叛徒在火星的日子: Least Squares Approximation 最小平方近似

我的技術顧問服務，是提供各種應用於通信系統、控制系統等方面的混合模式積體電路設計(mixed mode IC design)所需的信號處理演算法，與數位積體電路架構設計的技術指導。其中一部分工作，和線性代數理論與演算法相關。

最近，不同的客戶們的幾個的問題，雖然以各種不同的形式展現，但它們其實都是least square approximation的問題。高斯在二百多年前就知道它的解法。因此我把它寫在底下，給大家做為參考。

一個 over-determined system$\mathbf{U} \cdot \mathbf{a}= \mathbf{d}$的least squares (LS) approximation是
$$\hat{\mathbf{a}} = (\mathbf{U}^{T} \cdot \mathbf{U})^{-1}\mathbf{U}^T \cdot \mathbf{d}$$
例：10元硬幣重x克，5元硬幣重y克，以下四個等式是四組測量數據，請問10元硬幣和5元硬幣重量的『合理的』估計值分別是多少？
$$3x+2y=42$$ $$x+3y=24$$ $$4x+4y=60$$ $$5x+y=54$$ 例題中的量測數據，有四個等式，但只有兩個變數，並沒有一組解可以同時滿足四個等式。我們最多只能找出硬幣重量的估計值$x$與$y$，使得四個等式的誤差盡量小一點，無法讓它完全相等。

四個等式用矩陣寫成 $$ \begin{bmatrix} 3 & 2 \\ 1 & 3 \\ 4 & 4 \\ 5 & 1 \end{bmatrix} \begin{bmatrix} x \\ y \end{bmatrix} = \begin{bmatrix} 42 \\ 24 \\ 60 \\ 54 \end{bmatrix} $$ 或是一般的形式 $$\mathbf{U} \cdot \mathbf{a} = \mathbf{d}$$ $m \times n$的矩陣在$m > n$時，多數的情況之下，等式往往是無解的。此時只能找到$\mathbf{U} \cdot \mathbf{a}=\hat{\mathbf{d}} \approx \mathbf{d}$。我們能做的只有讓誤差$\mathbf{e}=\mathbf{d}-\hat{\mathbf{d}}$盡量小一點。

> **資料摘錄**
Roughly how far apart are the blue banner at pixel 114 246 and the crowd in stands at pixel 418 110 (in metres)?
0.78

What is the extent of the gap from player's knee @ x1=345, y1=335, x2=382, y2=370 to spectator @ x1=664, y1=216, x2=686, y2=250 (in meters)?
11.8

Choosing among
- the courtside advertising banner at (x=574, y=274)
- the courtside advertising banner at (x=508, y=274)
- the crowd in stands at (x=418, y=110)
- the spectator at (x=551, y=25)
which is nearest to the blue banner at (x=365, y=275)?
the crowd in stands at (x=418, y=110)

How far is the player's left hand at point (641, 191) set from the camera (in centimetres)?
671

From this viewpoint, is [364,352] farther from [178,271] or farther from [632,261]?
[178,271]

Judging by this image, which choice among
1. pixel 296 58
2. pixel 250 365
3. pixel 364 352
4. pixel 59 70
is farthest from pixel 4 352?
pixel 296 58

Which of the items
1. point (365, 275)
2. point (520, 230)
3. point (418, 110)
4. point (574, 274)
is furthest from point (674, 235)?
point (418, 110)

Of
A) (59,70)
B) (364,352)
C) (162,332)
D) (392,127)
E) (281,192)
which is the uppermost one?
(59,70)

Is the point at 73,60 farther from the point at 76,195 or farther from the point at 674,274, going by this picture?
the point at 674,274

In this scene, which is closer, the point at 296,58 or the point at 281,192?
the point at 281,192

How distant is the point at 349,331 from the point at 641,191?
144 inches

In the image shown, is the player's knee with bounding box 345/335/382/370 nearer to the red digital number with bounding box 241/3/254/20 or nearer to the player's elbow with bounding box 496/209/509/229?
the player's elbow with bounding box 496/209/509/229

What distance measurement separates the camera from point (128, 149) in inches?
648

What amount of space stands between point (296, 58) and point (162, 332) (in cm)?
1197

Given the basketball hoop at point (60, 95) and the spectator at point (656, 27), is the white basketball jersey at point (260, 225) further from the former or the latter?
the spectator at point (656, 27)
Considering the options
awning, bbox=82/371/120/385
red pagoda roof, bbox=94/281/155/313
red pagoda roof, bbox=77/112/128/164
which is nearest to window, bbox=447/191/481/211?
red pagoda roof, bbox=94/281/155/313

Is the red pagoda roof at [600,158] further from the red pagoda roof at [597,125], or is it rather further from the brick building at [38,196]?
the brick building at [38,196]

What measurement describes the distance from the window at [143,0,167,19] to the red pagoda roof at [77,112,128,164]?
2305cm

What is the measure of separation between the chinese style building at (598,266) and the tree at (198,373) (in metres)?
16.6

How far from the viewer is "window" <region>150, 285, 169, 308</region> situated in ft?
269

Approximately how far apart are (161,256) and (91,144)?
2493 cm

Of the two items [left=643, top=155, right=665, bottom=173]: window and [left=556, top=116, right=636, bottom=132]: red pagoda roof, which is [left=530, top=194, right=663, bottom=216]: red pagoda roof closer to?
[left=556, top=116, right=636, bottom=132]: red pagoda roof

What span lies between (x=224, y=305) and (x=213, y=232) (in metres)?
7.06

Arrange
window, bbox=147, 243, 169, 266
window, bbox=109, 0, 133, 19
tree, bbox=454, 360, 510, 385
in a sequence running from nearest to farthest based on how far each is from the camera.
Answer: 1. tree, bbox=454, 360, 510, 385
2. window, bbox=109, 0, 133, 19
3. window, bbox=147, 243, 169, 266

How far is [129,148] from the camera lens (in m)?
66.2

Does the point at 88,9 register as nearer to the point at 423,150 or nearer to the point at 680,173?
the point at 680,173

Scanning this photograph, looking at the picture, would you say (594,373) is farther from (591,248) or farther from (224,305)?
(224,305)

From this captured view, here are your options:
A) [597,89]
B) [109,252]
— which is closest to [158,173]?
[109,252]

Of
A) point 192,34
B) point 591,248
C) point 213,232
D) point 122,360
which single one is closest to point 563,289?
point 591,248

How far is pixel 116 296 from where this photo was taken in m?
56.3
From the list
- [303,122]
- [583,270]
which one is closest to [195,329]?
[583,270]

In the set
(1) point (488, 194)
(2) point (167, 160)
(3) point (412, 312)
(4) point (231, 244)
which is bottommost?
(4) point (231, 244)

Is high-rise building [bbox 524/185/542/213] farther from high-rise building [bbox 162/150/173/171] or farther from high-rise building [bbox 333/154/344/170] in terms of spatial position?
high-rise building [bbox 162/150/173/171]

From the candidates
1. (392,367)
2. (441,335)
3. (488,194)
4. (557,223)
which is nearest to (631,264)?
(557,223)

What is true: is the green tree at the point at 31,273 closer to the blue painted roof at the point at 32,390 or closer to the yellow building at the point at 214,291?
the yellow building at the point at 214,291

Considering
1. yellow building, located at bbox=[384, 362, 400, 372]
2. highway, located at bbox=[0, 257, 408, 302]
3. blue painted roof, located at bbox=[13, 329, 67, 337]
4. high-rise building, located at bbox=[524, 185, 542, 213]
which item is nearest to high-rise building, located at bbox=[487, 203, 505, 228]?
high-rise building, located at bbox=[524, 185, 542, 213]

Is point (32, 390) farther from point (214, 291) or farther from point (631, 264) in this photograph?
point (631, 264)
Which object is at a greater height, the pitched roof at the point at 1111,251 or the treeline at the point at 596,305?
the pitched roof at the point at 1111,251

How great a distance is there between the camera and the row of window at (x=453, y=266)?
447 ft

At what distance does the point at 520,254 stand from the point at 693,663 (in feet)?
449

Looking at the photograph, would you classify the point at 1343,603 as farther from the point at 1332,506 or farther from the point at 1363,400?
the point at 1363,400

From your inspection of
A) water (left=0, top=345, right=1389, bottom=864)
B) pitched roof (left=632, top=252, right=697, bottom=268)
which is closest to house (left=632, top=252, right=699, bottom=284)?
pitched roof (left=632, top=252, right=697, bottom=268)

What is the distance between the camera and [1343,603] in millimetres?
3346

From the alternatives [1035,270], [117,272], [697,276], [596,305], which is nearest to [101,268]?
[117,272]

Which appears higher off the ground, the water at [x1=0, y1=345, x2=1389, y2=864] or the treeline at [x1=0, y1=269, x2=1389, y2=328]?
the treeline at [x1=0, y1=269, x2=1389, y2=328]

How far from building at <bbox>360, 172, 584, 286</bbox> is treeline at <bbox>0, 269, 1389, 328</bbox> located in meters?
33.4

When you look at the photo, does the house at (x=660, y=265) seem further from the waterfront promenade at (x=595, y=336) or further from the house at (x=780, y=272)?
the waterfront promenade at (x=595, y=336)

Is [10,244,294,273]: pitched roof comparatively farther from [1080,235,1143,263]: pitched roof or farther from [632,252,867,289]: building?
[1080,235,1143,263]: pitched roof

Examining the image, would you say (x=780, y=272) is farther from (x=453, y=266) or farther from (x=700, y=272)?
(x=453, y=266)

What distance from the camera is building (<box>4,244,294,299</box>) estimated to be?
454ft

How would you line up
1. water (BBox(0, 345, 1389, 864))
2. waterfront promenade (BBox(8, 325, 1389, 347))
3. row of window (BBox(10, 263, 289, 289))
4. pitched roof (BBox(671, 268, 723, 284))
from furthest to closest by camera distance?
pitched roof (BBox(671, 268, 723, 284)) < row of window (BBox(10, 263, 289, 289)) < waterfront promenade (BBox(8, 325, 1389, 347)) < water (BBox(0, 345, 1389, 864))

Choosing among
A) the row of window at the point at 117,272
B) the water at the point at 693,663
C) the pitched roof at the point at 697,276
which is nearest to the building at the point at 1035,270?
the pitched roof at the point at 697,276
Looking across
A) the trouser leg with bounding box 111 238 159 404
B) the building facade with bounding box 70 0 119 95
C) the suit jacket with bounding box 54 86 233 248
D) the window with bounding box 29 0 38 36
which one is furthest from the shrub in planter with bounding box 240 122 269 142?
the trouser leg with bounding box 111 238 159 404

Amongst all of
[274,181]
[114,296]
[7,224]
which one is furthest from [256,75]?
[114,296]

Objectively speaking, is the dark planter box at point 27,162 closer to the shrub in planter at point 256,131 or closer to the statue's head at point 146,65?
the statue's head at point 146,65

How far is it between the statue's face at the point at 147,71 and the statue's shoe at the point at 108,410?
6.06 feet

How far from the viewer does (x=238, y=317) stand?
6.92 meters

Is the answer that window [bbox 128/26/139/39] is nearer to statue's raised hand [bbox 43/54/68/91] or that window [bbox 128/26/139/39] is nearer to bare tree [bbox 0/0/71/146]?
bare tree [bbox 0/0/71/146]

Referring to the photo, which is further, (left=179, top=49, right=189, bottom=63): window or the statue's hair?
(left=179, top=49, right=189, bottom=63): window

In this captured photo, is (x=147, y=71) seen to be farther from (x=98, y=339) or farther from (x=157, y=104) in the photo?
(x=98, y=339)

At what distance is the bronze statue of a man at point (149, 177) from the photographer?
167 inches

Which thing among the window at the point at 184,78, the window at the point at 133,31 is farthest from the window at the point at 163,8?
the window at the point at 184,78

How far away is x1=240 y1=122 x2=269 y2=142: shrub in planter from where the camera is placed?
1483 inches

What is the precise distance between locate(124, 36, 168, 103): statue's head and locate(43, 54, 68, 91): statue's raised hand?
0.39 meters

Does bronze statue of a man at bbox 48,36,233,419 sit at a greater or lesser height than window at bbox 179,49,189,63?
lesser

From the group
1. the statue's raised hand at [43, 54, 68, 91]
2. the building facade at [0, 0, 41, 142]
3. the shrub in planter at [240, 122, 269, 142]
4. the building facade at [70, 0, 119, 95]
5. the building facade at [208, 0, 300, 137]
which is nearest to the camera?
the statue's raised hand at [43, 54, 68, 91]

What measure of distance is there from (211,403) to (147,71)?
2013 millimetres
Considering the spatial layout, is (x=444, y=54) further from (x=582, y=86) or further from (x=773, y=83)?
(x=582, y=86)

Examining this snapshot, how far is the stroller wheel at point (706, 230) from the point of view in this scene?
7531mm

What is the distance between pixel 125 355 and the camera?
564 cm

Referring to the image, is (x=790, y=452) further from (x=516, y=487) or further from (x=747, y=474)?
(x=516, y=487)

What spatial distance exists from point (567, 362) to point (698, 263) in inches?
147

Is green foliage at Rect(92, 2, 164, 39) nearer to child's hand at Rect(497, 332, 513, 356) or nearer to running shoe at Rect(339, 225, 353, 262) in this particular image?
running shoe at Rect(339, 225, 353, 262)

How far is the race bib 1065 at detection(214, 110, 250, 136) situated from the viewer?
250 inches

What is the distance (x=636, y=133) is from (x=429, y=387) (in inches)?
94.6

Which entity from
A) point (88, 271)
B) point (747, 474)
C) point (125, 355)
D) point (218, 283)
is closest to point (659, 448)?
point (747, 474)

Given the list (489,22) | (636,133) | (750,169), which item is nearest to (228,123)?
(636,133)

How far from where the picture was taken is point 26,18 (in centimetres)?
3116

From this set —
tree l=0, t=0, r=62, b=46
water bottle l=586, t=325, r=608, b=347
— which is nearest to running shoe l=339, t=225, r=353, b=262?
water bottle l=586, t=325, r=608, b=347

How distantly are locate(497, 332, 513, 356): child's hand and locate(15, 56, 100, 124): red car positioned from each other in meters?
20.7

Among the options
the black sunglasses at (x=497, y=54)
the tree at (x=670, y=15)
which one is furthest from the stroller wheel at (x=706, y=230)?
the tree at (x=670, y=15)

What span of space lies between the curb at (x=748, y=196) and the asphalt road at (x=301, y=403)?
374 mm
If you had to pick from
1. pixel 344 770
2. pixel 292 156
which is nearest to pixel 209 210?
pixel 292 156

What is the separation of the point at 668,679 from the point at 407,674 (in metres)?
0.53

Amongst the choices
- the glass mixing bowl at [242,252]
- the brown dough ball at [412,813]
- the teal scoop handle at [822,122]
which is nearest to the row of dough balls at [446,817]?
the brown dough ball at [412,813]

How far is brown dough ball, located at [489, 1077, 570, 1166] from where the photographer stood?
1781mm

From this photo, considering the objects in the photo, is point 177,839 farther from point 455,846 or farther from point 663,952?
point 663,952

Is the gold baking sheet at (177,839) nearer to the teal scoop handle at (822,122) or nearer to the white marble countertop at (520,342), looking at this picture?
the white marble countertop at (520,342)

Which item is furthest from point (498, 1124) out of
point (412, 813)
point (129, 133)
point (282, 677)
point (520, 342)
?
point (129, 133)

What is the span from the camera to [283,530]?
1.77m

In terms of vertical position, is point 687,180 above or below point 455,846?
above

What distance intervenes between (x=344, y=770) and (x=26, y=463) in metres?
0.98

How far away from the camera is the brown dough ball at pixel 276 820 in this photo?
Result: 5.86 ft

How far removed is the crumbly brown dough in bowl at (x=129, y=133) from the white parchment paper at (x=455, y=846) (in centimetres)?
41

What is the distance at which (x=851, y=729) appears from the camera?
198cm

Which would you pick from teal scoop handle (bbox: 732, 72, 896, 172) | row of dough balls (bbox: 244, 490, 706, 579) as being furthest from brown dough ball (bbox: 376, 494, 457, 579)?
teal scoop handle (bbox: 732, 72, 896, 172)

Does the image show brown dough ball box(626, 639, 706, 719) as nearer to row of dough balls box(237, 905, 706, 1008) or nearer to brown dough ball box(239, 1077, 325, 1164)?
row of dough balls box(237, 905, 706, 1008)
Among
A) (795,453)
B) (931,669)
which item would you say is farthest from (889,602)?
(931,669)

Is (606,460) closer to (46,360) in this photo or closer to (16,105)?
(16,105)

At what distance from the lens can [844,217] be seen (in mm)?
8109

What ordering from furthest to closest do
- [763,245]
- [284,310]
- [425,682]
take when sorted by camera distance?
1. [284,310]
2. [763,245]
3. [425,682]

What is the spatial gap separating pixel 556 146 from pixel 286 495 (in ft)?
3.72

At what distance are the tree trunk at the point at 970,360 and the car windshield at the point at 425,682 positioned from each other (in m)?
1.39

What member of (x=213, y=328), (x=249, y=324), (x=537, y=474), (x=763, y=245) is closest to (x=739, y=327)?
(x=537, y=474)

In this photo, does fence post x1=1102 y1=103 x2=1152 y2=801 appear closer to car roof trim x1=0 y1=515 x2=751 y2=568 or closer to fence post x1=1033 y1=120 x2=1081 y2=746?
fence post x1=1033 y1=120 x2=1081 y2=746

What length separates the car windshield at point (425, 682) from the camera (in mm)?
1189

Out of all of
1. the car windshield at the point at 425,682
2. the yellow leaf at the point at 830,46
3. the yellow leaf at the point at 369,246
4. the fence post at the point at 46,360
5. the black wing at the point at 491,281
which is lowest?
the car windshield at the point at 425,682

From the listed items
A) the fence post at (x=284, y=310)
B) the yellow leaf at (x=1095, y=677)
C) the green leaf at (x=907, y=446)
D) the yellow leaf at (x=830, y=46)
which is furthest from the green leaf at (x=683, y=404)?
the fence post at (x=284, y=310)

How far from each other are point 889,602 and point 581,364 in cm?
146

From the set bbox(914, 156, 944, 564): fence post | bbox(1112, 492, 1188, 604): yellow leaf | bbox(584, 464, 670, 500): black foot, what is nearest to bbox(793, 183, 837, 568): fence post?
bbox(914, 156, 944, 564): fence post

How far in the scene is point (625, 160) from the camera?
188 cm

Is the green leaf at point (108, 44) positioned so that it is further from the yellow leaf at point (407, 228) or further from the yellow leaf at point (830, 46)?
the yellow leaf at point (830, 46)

> **任務說明**
A - 能否把談最小平方近似的那篇文章中，從「叛徒在火星的日子: Least Squares」一路往下到「元硬幣重量的『合理的』估計值分別是多少？」為止的文字，一字不改地重新寫出來？
B - 能否從最小平方近似這篇文章的最後一句之後接著往下寫？

> **輸出結果**
A -
叛徒在火星的日子: Least Squares Approximation 最小平方近似

我的技術顧問服務，是提供各種應用於通信系統、控制系統等方面的混合模式積體電路設計(mixed mode IC design)所需的信號處理演算法，與數位積體電路架構設計的技術指導。其中一部分工作，和線性代數理論與演算法相關。

最近，不同的客戶們的幾個的問題，雖然以各種不同的形式展現，但它們其實都是least square approximation的問題。高斯在二百多年前就知道它的解法。因此我把它寫在底下，給大家做為參考。

一個 over-determined system$\mathbf{U} \cdot \mathbf{a}= \mathbf{d}$的least squares (LS) approximation是
$$\hat{\mathbf{a}} = (\mathbf{U}^{T} \cdot \mathbf{U})^{-1}\mathbf{U}^T \cdot \mathbf{d}$$
例：10元硬幣重x克，5元硬幣重y克，以下四個等式是四組測量數據，請問10元硬幣和5元硬幣重量的『合理的』估計值分別是多少？

B -
在各種可能的近似估計$\mathbf{U} \cdot \mathbf{a}=\hat{\mathbf{d}} \approx \mathbf{d}$當中，其中一個合理的估計方式，是找到『誤差的平方和』最小的那一組當做最佳近似（least squares approximation）。亦即

$min \ \|\mathbf{e}\|^2$
$s.t. \ \ \mathbf{e}=\mathbf{d}-\hat{\mathbf{d}} = \mathbf{d} -\mathbf{U}\cdot \mathbf{a}$

幾何的觀察：

$\mathbf{d}=\hat{\mathbf{d}}+\mathbf{e}$

要讓誤差向量的平方和$ \|\mathbf{e}\|^2$最小，則：

$\hat{\mathbf{d}}$是$\mathbf{d}$在$span(\mathbf{U})$上的投影，或者說，$\hat{\mathbf{d}}$是$\mathbf{d}$在子空間$span(\mathbf{U})$的分量。

$\mathbf{e}$是$\mathbf{d}$在$span(\mathbf{U})$投影為0的分量，也就是說，$\mathbf{e}$與子空間$span(\mathbf{U})$垂直，或者寫成$\mathbf{U}^T \cdot \mathbf{e} = 0 $，此時的$\|\mathbf{e}\|^2$最小。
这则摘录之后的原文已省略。